TASK TO COMPLETE:
The response should consist only of the lines from the one with "Éric Besson a" to the end of the data below, copied exactly and without pictures.

Collected data:
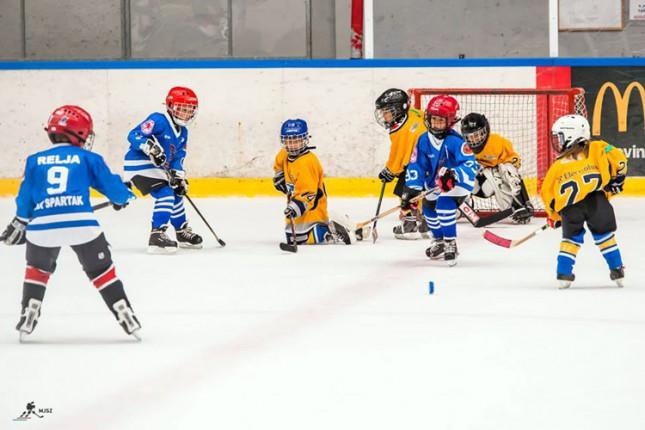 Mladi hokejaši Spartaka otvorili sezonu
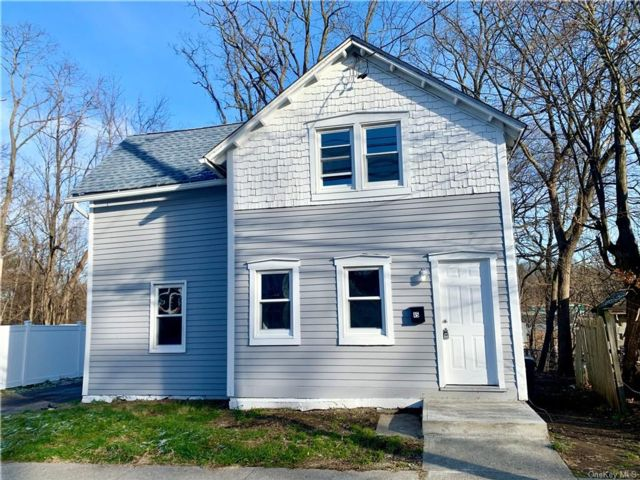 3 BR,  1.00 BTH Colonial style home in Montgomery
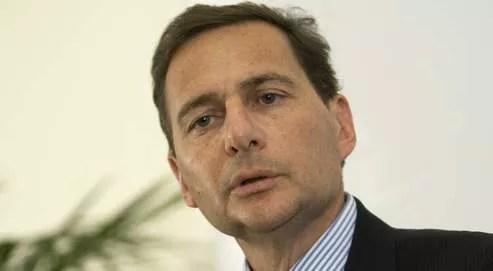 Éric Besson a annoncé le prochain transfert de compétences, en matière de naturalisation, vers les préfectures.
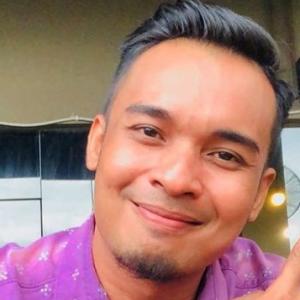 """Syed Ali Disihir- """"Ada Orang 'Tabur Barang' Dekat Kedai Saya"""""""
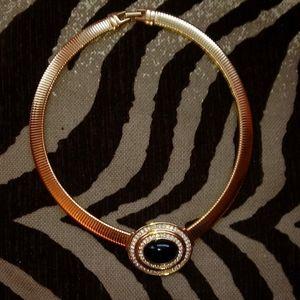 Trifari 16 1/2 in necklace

THE ANSWER:
 Éric Besson a annoncé le prochain transfert de compétences, en matière de naturalisation, vers les préfectures.
 """Syed Ali Disihir- """"Ada Orang 'Tabur Barang' Dekat Kedai Saya"""""""
 Trifari 16 1/2 in necklace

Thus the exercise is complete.